WHAT IS REQUIRED: Could you output the entries that follow exactly, omitting any pictures they contain?

= = = = =

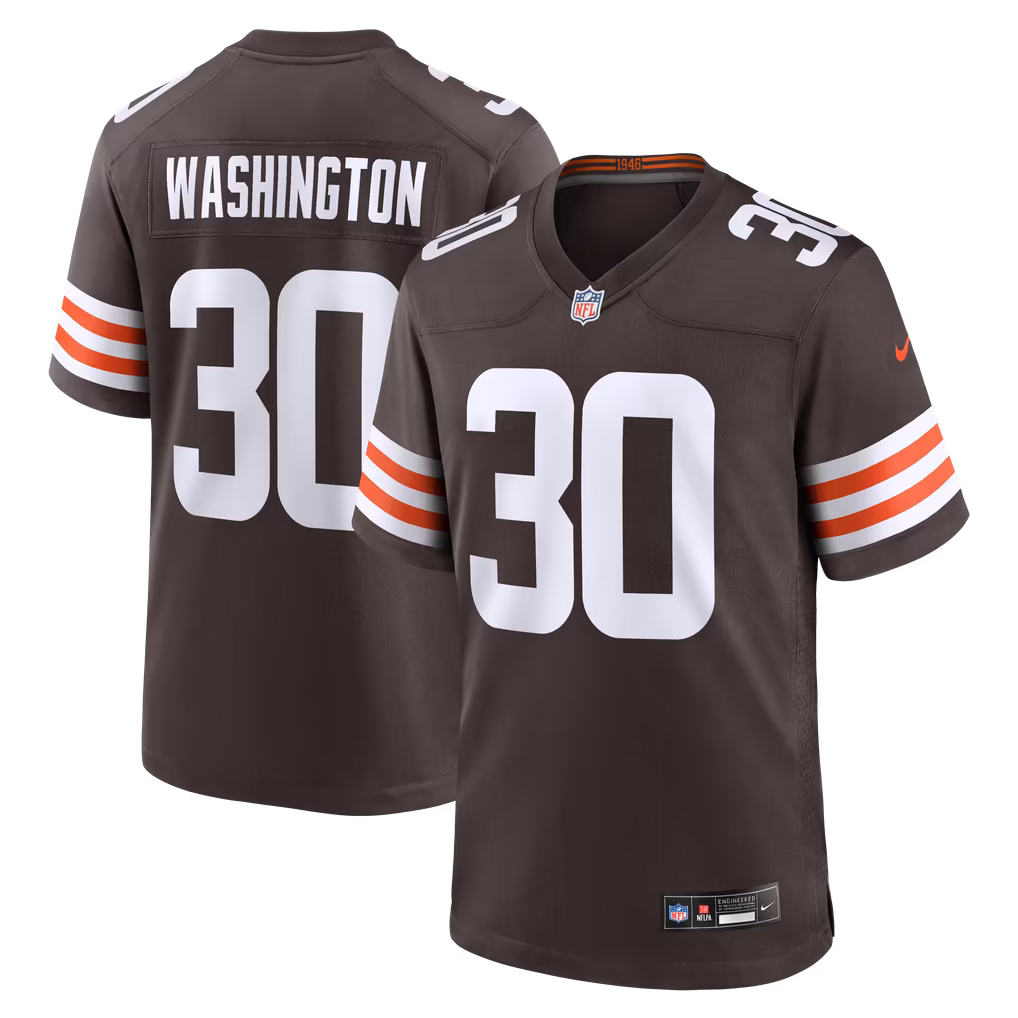 Men's Cleveland Browns Zion Washington Nike Brown Team Game Jersey - Ujersey Shop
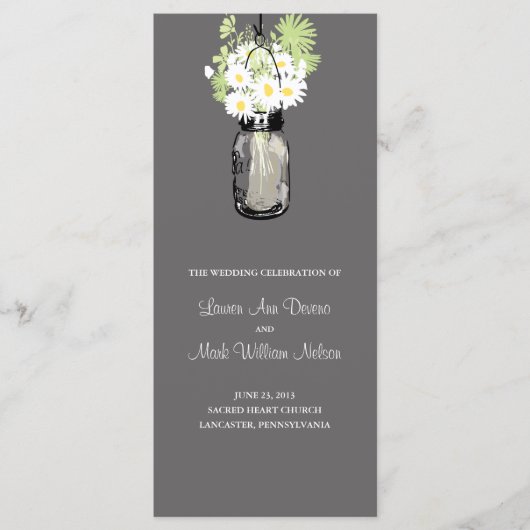 Programme Rustic Mason Jar et Fleur sauvage Daisies Programm (Devant)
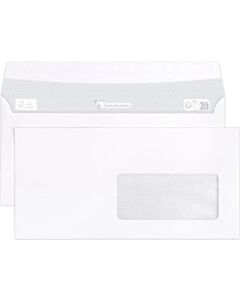 250 Zelfklevende enveloppen 110x220mm venster rechts 45x100mm Clairalfa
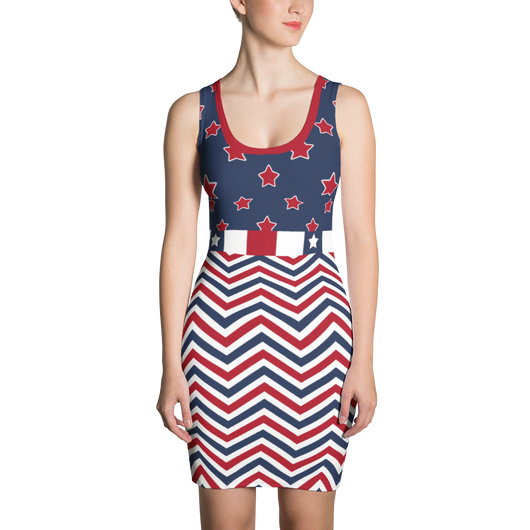 Make America Great Red Star Bodycon Dress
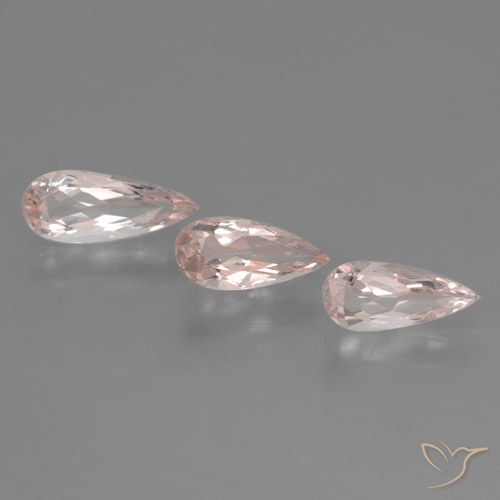 1.61ctw Naturale Rosa Molto Chiaro Morganite, Forma a pera, VVS-VS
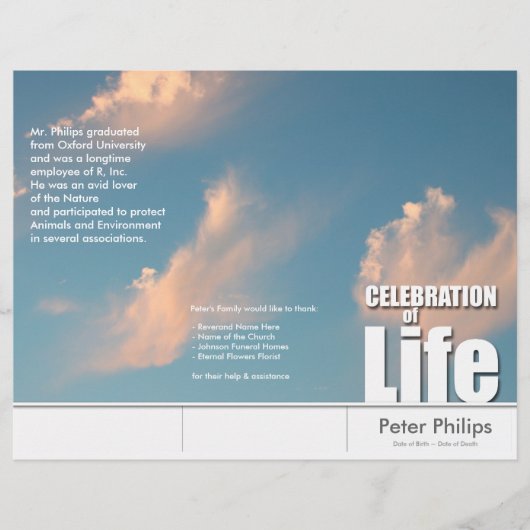 Papier Tri-Fold Face Cloud Memorial Service Program Circu (Devant)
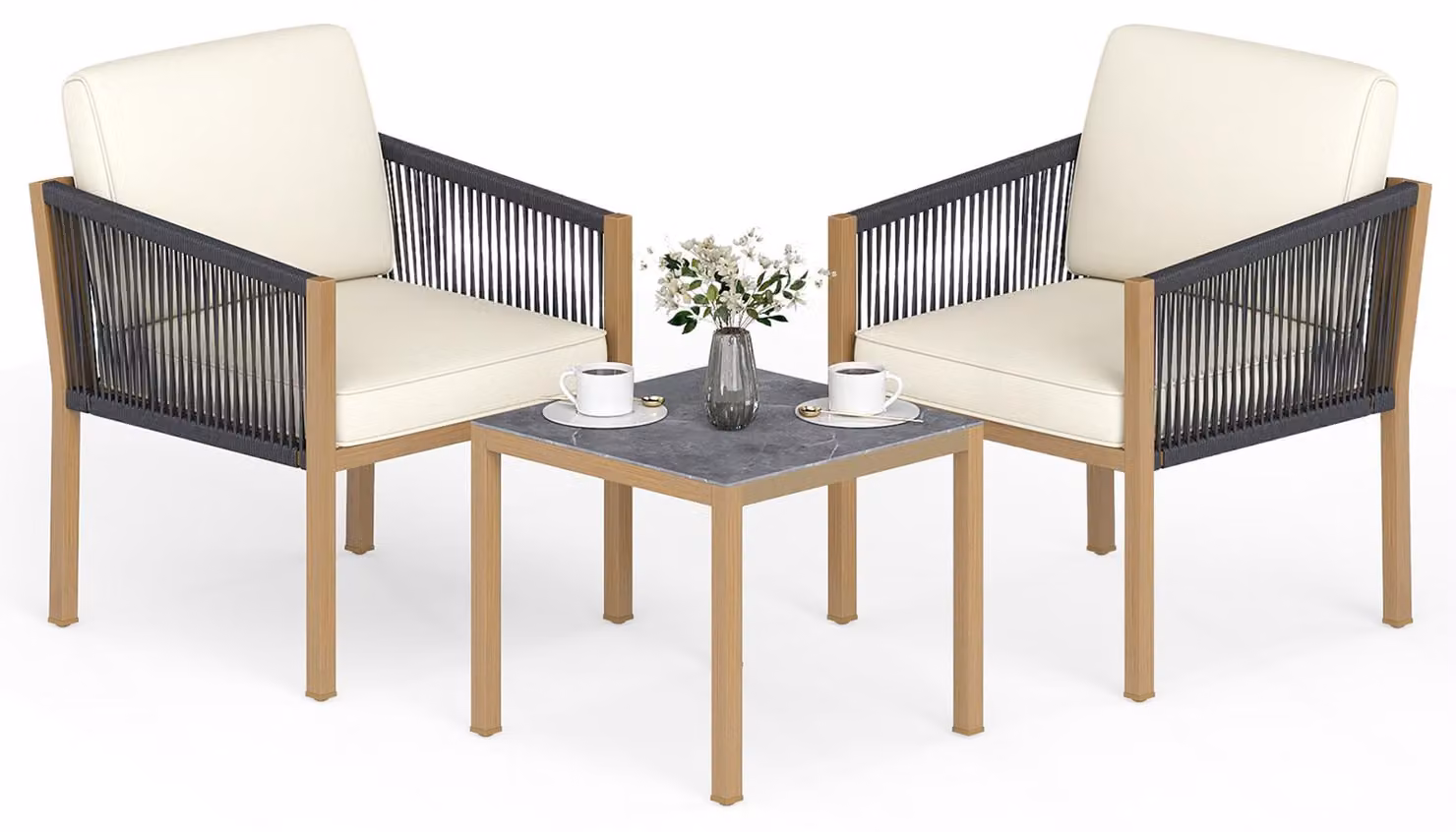 Set di mobili da balcone COSTWAY da 3 pezzi, set di mobili da giardino in polyrattan con 2 poltrone e tavolo, salottino con cuscini inclusi, set da balcone per 2 persone da esterno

= = = = =

SOLUTION:
 Men's Cleveland Browns Zion Washington Nike Brown Team Game Jersey - Ujersey Shop
 Programme Rustic Mason Jar et Fleur sauvage Daisies Programm (Devant)
 250 Zelfklevende enveloppen 110x220mm venster rechts 45x100mm Clairalfa
 Make America Great Red Star Bodycon Dress
 1.61ctw Naturale Rosa Molto Chiaro Morganite, Forma a pera, VVS-VS
 Papier Tri-Fold Face Cloud Memorial Service Program Circu (Devant)
 Set di mobili da balcone COSTWAY da 3 pezzi, set di mobili da giardino in polyrattan con 2 poltrone e tavolo, salottino con cuscini inclusi, set da balcone per 2 persone da esterno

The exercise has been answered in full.